In my last technical post I mentioned that we were trying to recognize the character "A". Not too difficult for a sighted European human. Hard for Eeyore. Hard for AMI our document reading program.
It's taken a bit longer than I thought. Here's our "A"
Simple, isn't it? It's one colour - black. What could be simpler?

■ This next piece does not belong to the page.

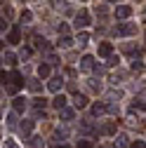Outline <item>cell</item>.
<instances>
[{"instance_id":"cell-1","label":"cell","mask_w":146,"mask_h":148,"mask_svg":"<svg viewBox=\"0 0 146 148\" xmlns=\"http://www.w3.org/2000/svg\"><path fill=\"white\" fill-rule=\"evenodd\" d=\"M7 92H12V94H17V89L19 87H24V78H21V73H17V71H12L10 73V78H7Z\"/></svg>"},{"instance_id":"cell-2","label":"cell","mask_w":146,"mask_h":148,"mask_svg":"<svg viewBox=\"0 0 146 148\" xmlns=\"http://www.w3.org/2000/svg\"><path fill=\"white\" fill-rule=\"evenodd\" d=\"M113 110H116L113 103H104V101L92 103V115H94V118H97V115H106V113H113Z\"/></svg>"},{"instance_id":"cell-3","label":"cell","mask_w":146,"mask_h":148,"mask_svg":"<svg viewBox=\"0 0 146 148\" xmlns=\"http://www.w3.org/2000/svg\"><path fill=\"white\" fill-rule=\"evenodd\" d=\"M137 33V26L134 24H120L113 28V35H118V38H125V35H134Z\"/></svg>"},{"instance_id":"cell-4","label":"cell","mask_w":146,"mask_h":148,"mask_svg":"<svg viewBox=\"0 0 146 148\" xmlns=\"http://www.w3.org/2000/svg\"><path fill=\"white\" fill-rule=\"evenodd\" d=\"M85 26H90V14H87L85 10H80V12L76 14V28L80 31V28H85Z\"/></svg>"},{"instance_id":"cell-5","label":"cell","mask_w":146,"mask_h":148,"mask_svg":"<svg viewBox=\"0 0 146 148\" xmlns=\"http://www.w3.org/2000/svg\"><path fill=\"white\" fill-rule=\"evenodd\" d=\"M125 125L130 129H146V122H141L139 118L134 120V113H130V118H125Z\"/></svg>"},{"instance_id":"cell-6","label":"cell","mask_w":146,"mask_h":148,"mask_svg":"<svg viewBox=\"0 0 146 148\" xmlns=\"http://www.w3.org/2000/svg\"><path fill=\"white\" fill-rule=\"evenodd\" d=\"M61 82H64V80H61V75H57V78H50V82H47V89L52 92V94H57V92L61 89Z\"/></svg>"},{"instance_id":"cell-7","label":"cell","mask_w":146,"mask_h":148,"mask_svg":"<svg viewBox=\"0 0 146 148\" xmlns=\"http://www.w3.org/2000/svg\"><path fill=\"white\" fill-rule=\"evenodd\" d=\"M80 71H85V73L94 71V57H83L80 59Z\"/></svg>"},{"instance_id":"cell-8","label":"cell","mask_w":146,"mask_h":148,"mask_svg":"<svg viewBox=\"0 0 146 148\" xmlns=\"http://www.w3.org/2000/svg\"><path fill=\"white\" fill-rule=\"evenodd\" d=\"M7 42H10V45L21 42V31H19V26H14V28L10 31V35H7Z\"/></svg>"},{"instance_id":"cell-9","label":"cell","mask_w":146,"mask_h":148,"mask_svg":"<svg viewBox=\"0 0 146 148\" xmlns=\"http://www.w3.org/2000/svg\"><path fill=\"white\" fill-rule=\"evenodd\" d=\"M80 134H87V136H94V134H97V129H94V125L90 122V120H85V122H80Z\"/></svg>"},{"instance_id":"cell-10","label":"cell","mask_w":146,"mask_h":148,"mask_svg":"<svg viewBox=\"0 0 146 148\" xmlns=\"http://www.w3.org/2000/svg\"><path fill=\"white\" fill-rule=\"evenodd\" d=\"M130 14H132V7L130 5H118L116 7V16H118V19H127Z\"/></svg>"},{"instance_id":"cell-11","label":"cell","mask_w":146,"mask_h":148,"mask_svg":"<svg viewBox=\"0 0 146 148\" xmlns=\"http://www.w3.org/2000/svg\"><path fill=\"white\" fill-rule=\"evenodd\" d=\"M19 129H21V134H24V136H31V132H33V120H31V118H26V120H21V125H19Z\"/></svg>"},{"instance_id":"cell-12","label":"cell","mask_w":146,"mask_h":148,"mask_svg":"<svg viewBox=\"0 0 146 148\" xmlns=\"http://www.w3.org/2000/svg\"><path fill=\"white\" fill-rule=\"evenodd\" d=\"M52 106L57 108V110H61V108H66V97H64V94H57V97L52 99Z\"/></svg>"},{"instance_id":"cell-13","label":"cell","mask_w":146,"mask_h":148,"mask_svg":"<svg viewBox=\"0 0 146 148\" xmlns=\"http://www.w3.org/2000/svg\"><path fill=\"white\" fill-rule=\"evenodd\" d=\"M99 54H101V57H111V54H113V45L111 42H101L99 45Z\"/></svg>"},{"instance_id":"cell-14","label":"cell","mask_w":146,"mask_h":148,"mask_svg":"<svg viewBox=\"0 0 146 148\" xmlns=\"http://www.w3.org/2000/svg\"><path fill=\"white\" fill-rule=\"evenodd\" d=\"M59 115H61L64 122H71L73 118H76V110H71V108H61V110H59Z\"/></svg>"},{"instance_id":"cell-15","label":"cell","mask_w":146,"mask_h":148,"mask_svg":"<svg viewBox=\"0 0 146 148\" xmlns=\"http://www.w3.org/2000/svg\"><path fill=\"white\" fill-rule=\"evenodd\" d=\"M12 106H14V110H17V113H21V110L26 108V101H24V97H14Z\"/></svg>"},{"instance_id":"cell-16","label":"cell","mask_w":146,"mask_h":148,"mask_svg":"<svg viewBox=\"0 0 146 148\" xmlns=\"http://www.w3.org/2000/svg\"><path fill=\"white\" fill-rule=\"evenodd\" d=\"M130 143H127V136L125 134H118L116 136V141H113V148H127Z\"/></svg>"},{"instance_id":"cell-17","label":"cell","mask_w":146,"mask_h":148,"mask_svg":"<svg viewBox=\"0 0 146 148\" xmlns=\"http://www.w3.org/2000/svg\"><path fill=\"white\" fill-rule=\"evenodd\" d=\"M52 139L57 141V143H59V141H66V139H68V132H66V129H57V132L52 134Z\"/></svg>"},{"instance_id":"cell-18","label":"cell","mask_w":146,"mask_h":148,"mask_svg":"<svg viewBox=\"0 0 146 148\" xmlns=\"http://www.w3.org/2000/svg\"><path fill=\"white\" fill-rule=\"evenodd\" d=\"M33 42H35V47H38V49H43V52H47V49H50V45H47V40H45V38H38V35H35V38H33Z\"/></svg>"},{"instance_id":"cell-19","label":"cell","mask_w":146,"mask_h":148,"mask_svg":"<svg viewBox=\"0 0 146 148\" xmlns=\"http://www.w3.org/2000/svg\"><path fill=\"white\" fill-rule=\"evenodd\" d=\"M50 66L52 64H40L38 66V78H50Z\"/></svg>"},{"instance_id":"cell-20","label":"cell","mask_w":146,"mask_h":148,"mask_svg":"<svg viewBox=\"0 0 146 148\" xmlns=\"http://www.w3.org/2000/svg\"><path fill=\"white\" fill-rule=\"evenodd\" d=\"M3 61H5L7 66H14V64H17V57H14L12 52H5V54H3Z\"/></svg>"},{"instance_id":"cell-21","label":"cell","mask_w":146,"mask_h":148,"mask_svg":"<svg viewBox=\"0 0 146 148\" xmlns=\"http://www.w3.org/2000/svg\"><path fill=\"white\" fill-rule=\"evenodd\" d=\"M73 101H76L78 108H85V106H87V97H83V94H76V97H73Z\"/></svg>"},{"instance_id":"cell-22","label":"cell","mask_w":146,"mask_h":148,"mask_svg":"<svg viewBox=\"0 0 146 148\" xmlns=\"http://www.w3.org/2000/svg\"><path fill=\"white\" fill-rule=\"evenodd\" d=\"M73 45V40L68 38V35H61V38H59V47H64V49H68Z\"/></svg>"},{"instance_id":"cell-23","label":"cell","mask_w":146,"mask_h":148,"mask_svg":"<svg viewBox=\"0 0 146 148\" xmlns=\"http://www.w3.org/2000/svg\"><path fill=\"white\" fill-rule=\"evenodd\" d=\"M141 68H144V64H141V59H139V57H134V59H132V71H134V73H139Z\"/></svg>"},{"instance_id":"cell-24","label":"cell","mask_w":146,"mask_h":148,"mask_svg":"<svg viewBox=\"0 0 146 148\" xmlns=\"http://www.w3.org/2000/svg\"><path fill=\"white\" fill-rule=\"evenodd\" d=\"M33 106H35V108L40 110V108H45V106H47V99H43V97H38V99H33Z\"/></svg>"},{"instance_id":"cell-25","label":"cell","mask_w":146,"mask_h":148,"mask_svg":"<svg viewBox=\"0 0 146 148\" xmlns=\"http://www.w3.org/2000/svg\"><path fill=\"white\" fill-rule=\"evenodd\" d=\"M78 42H80V45H87V42H90V35H87L85 31H80V33H78Z\"/></svg>"},{"instance_id":"cell-26","label":"cell","mask_w":146,"mask_h":148,"mask_svg":"<svg viewBox=\"0 0 146 148\" xmlns=\"http://www.w3.org/2000/svg\"><path fill=\"white\" fill-rule=\"evenodd\" d=\"M28 89H31V92H40V82H38V80H31V82H28Z\"/></svg>"},{"instance_id":"cell-27","label":"cell","mask_w":146,"mask_h":148,"mask_svg":"<svg viewBox=\"0 0 146 148\" xmlns=\"http://www.w3.org/2000/svg\"><path fill=\"white\" fill-rule=\"evenodd\" d=\"M130 148H146V141H134Z\"/></svg>"},{"instance_id":"cell-28","label":"cell","mask_w":146,"mask_h":148,"mask_svg":"<svg viewBox=\"0 0 146 148\" xmlns=\"http://www.w3.org/2000/svg\"><path fill=\"white\" fill-rule=\"evenodd\" d=\"M3 148H17V143H14V141H12V139H7V141H5V143H3Z\"/></svg>"},{"instance_id":"cell-29","label":"cell","mask_w":146,"mask_h":148,"mask_svg":"<svg viewBox=\"0 0 146 148\" xmlns=\"http://www.w3.org/2000/svg\"><path fill=\"white\" fill-rule=\"evenodd\" d=\"M47 64H59V59L54 57V54H47Z\"/></svg>"},{"instance_id":"cell-30","label":"cell","mask_w":146,"mask_h":148,"mask_svg":"<svg viewBox=\"0 0 146 148\" xmlns=\"http://www.w3.org/2000/svg\"><path fill=\"white\" fill-rule=\"evenodd\" d=\"M31 19H33L31 12H24V14H21V21H31Z\"/></svg>"},{"instance_id":"cell-31","label":"cell","mask_w":146,"mask_h":148,"mask_svg":"<svg viewBox=\"0 0 146 148\" xmlns=\"http://www.w3.org/2000/svg\"><path fill=\"white\" fill-rule=\"evenodd\" d=\"M106 64H108V66H116V64H118V57H113V54H111V57H108V61H106Z\"/></svg>"},{"instance_id":"cell-32","label":"cell","mask_w":146,"mask_h":148,"mask_svg":"<svg viewBox=\"0 0 146 148\" xmlns=\"http://www.w3.org/2000/svg\"><path fill=\"white\" fill-rule=\"evenodd\" d=\"M78 148H92V143L90 141H78Z\"/></svg>"},{"instance_id":"cell-33","label":"cell","mask_w":146,"mask_h":148,"mask_svg":"<svg viewBox=\"0 0 146 148\" xmlns=\"http://www.w3.org/2000/svg\"><path fill=\"white\" fill-rule=\"evenodd\" d=\"M66 33H68V26L61 24V26H59V35H66Z\"/></svg>"},{"instance_id":"cell-34","label":"cell","mask_w":146,"mask_h":148,"mask_svg":"<svg viewBox=\"0 0 146 148\" xmlns=\"http://www.w3.org/2000/svg\"><path fill=\"white\" fill-rule=\"evenodd\" d=\"M28 57H31V49H28V47L21 49V59H28Z\"/></svg>"},{"instance_id":"cell-35","label":"cell","mask_w":146,"mask_h":148,"mask_svg":"<svg viewBox=\"0 0 146 148\" xmlns=\"http://www.w3.org/2000/svg\"><path fill=\"white\" fill-rule=\"evenodd\" d=\"M139 99H141V101H146V89H144L141 94H139Z\"/></svg>"},{"instance_id":"cell-36","label":"cell","mask_w":146,"mask_h":148,"mask_svg":"<svg viewBox=\"0 0 146 148\" xmlns=\"http://www.w3.org/2000/svg\"><path fill=\"white\" fill-rule=\"evenodd\" d=\"M144 21H146V10H144Z\"/></svg>"},{"instance_id":"cell-37","label":"cell","mask_w":146,"mask_h":148,"mask_svg":"<svg viewBox=\"0 0 146 148\" xmlns=\"http://www.w3.org/2000/svg\"><path fill=\"white\" fill-rule=\"evenodd\" d=\"M108 3H118V0H108Z\"/></svg>"},{"instance_id":"cell-38","label":"cell","mask_w":146,"mask_h":148,"mask_svg":"<svg viewBox=\"0 0 146 148\" xmlns=\"http://www.w3.org/2000/svg\"><path fill=\"white\" fill-rule=\"evenodd\" d=\"M101 148H104V146H101Z\"/></svg>"}]
</instances>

Well actually it isn't one colour. it's 255 shades of gray (I have given up and use US spelling for compsci things). or more correctly it's a gradation from 0 (black, no light at all) to 255 (as white as you can get). Look closely and you will see "jaggies" which aren't completely blank. They are there as "antialiasing" - a method to make it look nice for humans (and it works). Remember we aren't allowed to draw straight lines - we have to use pixels. Many years ago - 1970 - we used pen plotters (Calcomp) or moving spots of light (Tektronix) to draw straight lines. The great Evans and Sutherland computers - for which modern structural biologists should be grateful - produced many of the classic protein structures with straight lines (vectors) during the 1980's.
But then pixels came back - Silicon Graphics and desktops - and are almost universal. So we have to draw lines and circles with pixels. There are clever algorithms (I still marvel at Bresenham's circle) but the output is for humans, not machines. A machine simply sees an array (about 30*36 = 1080) of white, grey and black pixels.
We've got to reconstruct the A. (AMI asks "Couldn't the publishers publish proper A's?". "No AMI, they can't, because they want to do the same thing they were doing 20 years ago - simulate paper"). Here's a bit of it:
Remember "0" is black and "255" is white. You can see the SW corner of the A. I have to teach AMI how to recognise it.
AMI: Are all A's the same size?
P. No. They can be as small as 7 pixels high (anything smaller is unreadable for humans).
AMI. Are they all the same aspect ratio?
P. No. Some are thin and some are fat.
AMI. Are all the lines the same width?
P. No. There's Helvetica light (thin), Helvetica (medium) and HelveticaBold (thick)
AMI: Is the A always symmetrical?
P: No, it can be slanted (oblique, italic)
AMI: Are there other fonts besides Helvetica?
P. Zillions. At least ten thousand.
AMI: so you will have to teach me a hundred thousand fonts.
P. I can't. Some of them are Copyright
AMI: That means you go to jail if you use them and redistribute them?
P. More or less.
AMI. I will not be able to recognise all As.
P. May of them are VERY similar. I will teach you how to recognise similar characters. First we have to convert them to gray.
AMI. I have some convertToGray() modules.
P. Good. Then we have to clip them.
AMI. That's what you are writing now? Trimming off the white pixel edges.
P. That's right.
AMI: But some are "nearly white" (240) is that white?
P: we shall set a heuristic cutoff - maybe 240, maybe higher.
AMI: How do you tell?
P. Trial and error. It's very boring. What is worse is that I am doing some of the things for the first time.
AMI: But you should'nt make mistakes. That's why we use JUnit and Maven and Jenkins.
P. But I don't know what methods work best. Maybe Otsu? Maybe Hough? There is no single solution.
AMI. Perhaps you can get some hackers to help you. They might know more about Java Images.
P. Good idea. Java's ImageIO is not very cuddly - for example a missing file does not throw FileNotFound, but NullPointer.
AMI. ARE THERE ANY JAVA IMAGE HACKERS WHO CAN HELP PM-R? You don't need to know any chemistry!
P. Thanks AMI. Hackers, please leave a comment on the blog. And there's a very exciting way of meeting them that I am not yet allowed to blog - a few days.
AMI. Communal knowledge makes projects go faster. I like having several people writing my code. We have good tools for keeping in synch.
P. I took days - an experienced image guru would have done this in a morning.
AMI. So we have clipped the images. Now we have to make them the same size?
P. Yes. And I found a very useful library Imgscalr.
AMI. Yes, you installed and tested it on a few characters . Did it work?
P. Seems to. Now we have to compute correlation... and then see how unique the results are.